* TASK GOAL *
Pick out each line in the entries below that contains the word "gray", and copy those lines.

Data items
>>>

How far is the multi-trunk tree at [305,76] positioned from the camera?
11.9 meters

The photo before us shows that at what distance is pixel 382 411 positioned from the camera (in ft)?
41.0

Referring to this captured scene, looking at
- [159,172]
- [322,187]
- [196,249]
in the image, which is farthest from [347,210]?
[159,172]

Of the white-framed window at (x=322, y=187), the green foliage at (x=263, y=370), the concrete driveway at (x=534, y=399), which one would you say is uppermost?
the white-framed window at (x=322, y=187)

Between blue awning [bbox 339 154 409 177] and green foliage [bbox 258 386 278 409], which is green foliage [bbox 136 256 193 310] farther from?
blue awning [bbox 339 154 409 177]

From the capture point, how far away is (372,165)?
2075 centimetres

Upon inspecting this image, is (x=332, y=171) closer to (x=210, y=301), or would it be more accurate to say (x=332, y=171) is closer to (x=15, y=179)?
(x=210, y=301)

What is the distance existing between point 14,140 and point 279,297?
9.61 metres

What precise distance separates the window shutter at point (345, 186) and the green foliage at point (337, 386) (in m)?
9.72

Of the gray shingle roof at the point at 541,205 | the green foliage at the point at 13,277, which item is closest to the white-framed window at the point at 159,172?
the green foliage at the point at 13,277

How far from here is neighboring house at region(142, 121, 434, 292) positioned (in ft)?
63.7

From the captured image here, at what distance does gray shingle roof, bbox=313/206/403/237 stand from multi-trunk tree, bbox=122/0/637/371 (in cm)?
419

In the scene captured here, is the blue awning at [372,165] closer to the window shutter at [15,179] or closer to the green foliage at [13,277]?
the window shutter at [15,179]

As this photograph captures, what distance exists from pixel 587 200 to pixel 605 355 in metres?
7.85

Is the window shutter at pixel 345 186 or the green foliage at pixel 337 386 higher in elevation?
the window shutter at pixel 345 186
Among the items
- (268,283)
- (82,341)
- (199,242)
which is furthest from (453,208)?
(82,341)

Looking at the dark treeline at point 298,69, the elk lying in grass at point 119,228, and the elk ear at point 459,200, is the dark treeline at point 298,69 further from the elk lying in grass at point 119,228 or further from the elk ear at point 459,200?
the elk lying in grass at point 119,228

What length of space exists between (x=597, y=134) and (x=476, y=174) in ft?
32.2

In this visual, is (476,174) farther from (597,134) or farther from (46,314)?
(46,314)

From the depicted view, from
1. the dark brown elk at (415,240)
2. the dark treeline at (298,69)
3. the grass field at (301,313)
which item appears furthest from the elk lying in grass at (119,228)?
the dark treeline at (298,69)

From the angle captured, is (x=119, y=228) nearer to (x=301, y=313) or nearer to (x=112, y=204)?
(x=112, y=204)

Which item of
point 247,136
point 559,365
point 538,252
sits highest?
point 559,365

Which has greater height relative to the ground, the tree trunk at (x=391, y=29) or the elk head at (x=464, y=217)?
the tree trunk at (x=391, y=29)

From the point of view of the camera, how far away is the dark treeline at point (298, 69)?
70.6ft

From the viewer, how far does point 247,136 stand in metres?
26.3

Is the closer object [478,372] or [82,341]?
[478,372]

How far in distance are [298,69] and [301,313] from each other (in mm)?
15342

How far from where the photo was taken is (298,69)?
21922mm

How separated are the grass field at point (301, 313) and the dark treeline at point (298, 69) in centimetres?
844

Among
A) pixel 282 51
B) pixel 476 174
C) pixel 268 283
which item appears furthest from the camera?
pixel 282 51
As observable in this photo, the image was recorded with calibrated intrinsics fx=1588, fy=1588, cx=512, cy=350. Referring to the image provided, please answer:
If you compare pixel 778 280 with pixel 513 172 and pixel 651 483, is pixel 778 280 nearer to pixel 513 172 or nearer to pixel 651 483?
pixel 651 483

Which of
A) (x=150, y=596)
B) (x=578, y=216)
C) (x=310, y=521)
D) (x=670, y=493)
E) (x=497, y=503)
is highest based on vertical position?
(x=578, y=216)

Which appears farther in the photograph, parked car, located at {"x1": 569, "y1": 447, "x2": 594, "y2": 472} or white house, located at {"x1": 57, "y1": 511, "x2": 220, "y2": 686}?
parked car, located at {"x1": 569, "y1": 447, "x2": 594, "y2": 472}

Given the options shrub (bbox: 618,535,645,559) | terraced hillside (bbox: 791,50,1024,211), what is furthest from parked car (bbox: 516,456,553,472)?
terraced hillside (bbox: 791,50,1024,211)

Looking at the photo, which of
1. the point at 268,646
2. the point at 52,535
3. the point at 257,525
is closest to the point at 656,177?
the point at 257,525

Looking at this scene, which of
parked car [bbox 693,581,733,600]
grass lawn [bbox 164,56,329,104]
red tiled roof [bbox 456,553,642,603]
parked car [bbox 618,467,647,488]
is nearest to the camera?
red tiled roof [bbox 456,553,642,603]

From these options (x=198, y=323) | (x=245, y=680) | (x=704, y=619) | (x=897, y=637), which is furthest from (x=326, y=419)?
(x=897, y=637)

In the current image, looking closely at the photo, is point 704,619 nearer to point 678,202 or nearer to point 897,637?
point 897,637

<<<
>>>

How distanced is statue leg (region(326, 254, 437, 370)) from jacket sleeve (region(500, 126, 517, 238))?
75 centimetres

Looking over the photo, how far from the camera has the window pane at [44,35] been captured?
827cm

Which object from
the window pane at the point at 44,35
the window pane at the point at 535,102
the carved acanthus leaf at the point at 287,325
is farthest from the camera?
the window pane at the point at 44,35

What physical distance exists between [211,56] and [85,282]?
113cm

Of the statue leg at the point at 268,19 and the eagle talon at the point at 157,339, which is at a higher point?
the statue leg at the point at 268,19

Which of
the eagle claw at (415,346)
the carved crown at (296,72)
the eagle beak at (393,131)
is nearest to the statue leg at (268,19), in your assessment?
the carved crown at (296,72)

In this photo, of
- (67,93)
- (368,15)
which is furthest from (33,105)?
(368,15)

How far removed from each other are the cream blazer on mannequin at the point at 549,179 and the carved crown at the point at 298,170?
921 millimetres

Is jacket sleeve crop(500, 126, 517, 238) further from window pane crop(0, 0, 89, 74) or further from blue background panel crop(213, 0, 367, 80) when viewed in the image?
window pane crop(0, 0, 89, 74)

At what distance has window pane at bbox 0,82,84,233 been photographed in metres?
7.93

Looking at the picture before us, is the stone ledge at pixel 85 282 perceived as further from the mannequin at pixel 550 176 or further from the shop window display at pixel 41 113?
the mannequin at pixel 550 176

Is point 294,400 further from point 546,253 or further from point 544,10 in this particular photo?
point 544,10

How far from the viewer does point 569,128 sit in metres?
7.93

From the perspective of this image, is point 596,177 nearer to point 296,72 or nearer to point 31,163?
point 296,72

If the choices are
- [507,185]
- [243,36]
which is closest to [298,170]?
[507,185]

<<<

* OUTPUT FOR THIS TASK *
Of the gray shingle roof at the point at 541,205 | the green foliage at the point at 13,277, which item is closest to the white-framed window at the point at 159,172?
From the captured image here, at what distance does gray shingle roof, bbox=313/206/403/237 stand from multi-trunk tree, bbox=122/0/637/371 (in cm)?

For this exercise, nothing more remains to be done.